Davanın sonunda, mahkeme borçlunun yaptığı işlemi iptal eder ve malvarlığının geri alınmasını sağlar. Bu durumda, borçlunun malvarlığı yeniden alacaklıların eline geçebilir. Ancak, tasarrufun iptalinin gerçekleşmesi yalnızca belirli durumlarda mümkündür.
Tasarrufun İptali Davasının Türleri
Tasarrufun iptali davaları, iki ana türde incelenebilir:
- Haciz Durumunda İptal Davası: Borçlunun malvarlığı, haciz işlemi ile alacaklı tarafından takibe alınmışsa ve borçlu bu süreçte zarar verici tasarruflarda bulunmuşsa, alacaklı tasarrufun iptali davası açabilir.
- İflas Durumunda İptal Davası: Eğer borçlu iflas etmişse, alacaklılar tasarrufun iptali davası açarak borçlunun iflasından önceki malvarlığına dair yapılan işlemleri iptal etmeye çalışabilir.
Sonuç
Tasarrufun iptali davaları, alacaklıların haklarını koruma amacına yönelik önemli bir hukuki araçtır.
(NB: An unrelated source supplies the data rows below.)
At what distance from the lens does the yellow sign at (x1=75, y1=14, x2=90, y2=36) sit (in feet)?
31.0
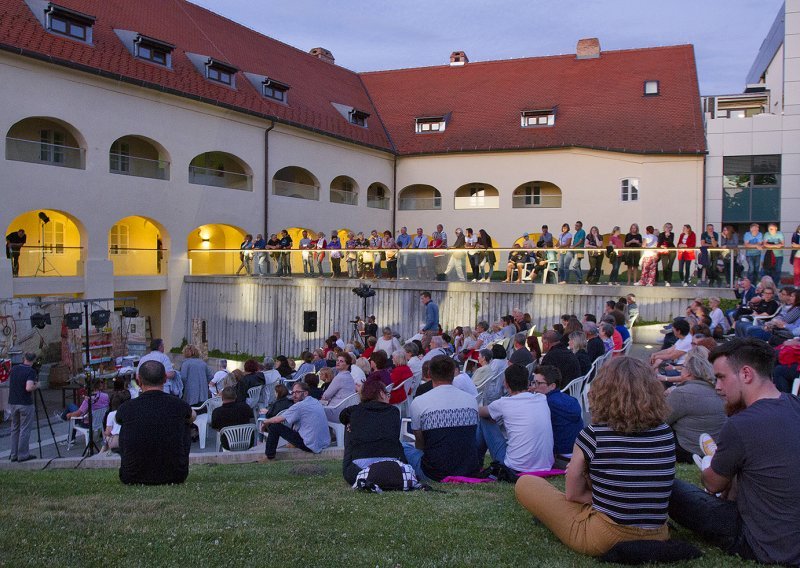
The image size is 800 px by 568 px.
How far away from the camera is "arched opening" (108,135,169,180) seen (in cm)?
2288

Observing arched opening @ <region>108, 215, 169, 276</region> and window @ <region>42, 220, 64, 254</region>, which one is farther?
arched opening @ <region>108, 215, 169, 276</region>

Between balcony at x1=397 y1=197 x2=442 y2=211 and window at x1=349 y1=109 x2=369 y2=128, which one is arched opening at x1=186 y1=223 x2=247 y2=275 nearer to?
window at x1=349 y1=109 x2=369 y2=128

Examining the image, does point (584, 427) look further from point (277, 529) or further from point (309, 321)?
point (309, 321)

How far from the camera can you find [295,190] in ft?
94.4

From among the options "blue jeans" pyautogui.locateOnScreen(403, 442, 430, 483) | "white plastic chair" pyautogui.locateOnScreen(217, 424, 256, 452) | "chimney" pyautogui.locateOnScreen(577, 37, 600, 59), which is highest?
"chimney" pyautogui.locateOnScreen(577, 37, 600, 59)

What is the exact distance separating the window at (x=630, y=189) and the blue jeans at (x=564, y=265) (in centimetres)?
1308

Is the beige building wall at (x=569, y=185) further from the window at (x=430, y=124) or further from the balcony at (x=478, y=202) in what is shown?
the window at (x=430, y=124)

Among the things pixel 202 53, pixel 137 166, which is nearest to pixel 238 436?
pixel 137 166

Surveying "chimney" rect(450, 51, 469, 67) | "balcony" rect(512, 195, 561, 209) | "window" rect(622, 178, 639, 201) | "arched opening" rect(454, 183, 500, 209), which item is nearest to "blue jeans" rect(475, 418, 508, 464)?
"window" rect(622, 178, 639, 201)

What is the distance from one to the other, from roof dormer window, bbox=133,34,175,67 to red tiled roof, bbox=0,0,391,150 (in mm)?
345

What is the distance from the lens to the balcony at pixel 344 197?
101 ft

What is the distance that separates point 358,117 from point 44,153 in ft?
49.0

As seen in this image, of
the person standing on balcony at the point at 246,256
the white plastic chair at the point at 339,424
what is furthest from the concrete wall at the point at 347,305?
the white plastic chair at the point at 339,424

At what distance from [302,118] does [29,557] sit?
25842 mm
Borçlunun mal kaçırma amacıyla yaptığı işlemlerin iptal edilmesi, alacaklıların alacaklarını tahsil edebilmesi için kritik bir mekanizma sunar. Bu davalar, hukuk sisteminde borçlunun kötü niyetli işlemlerine karşı alacaklıların korunmasını sağlar ve borçlunun haksız kazanç elde etmesini engeller.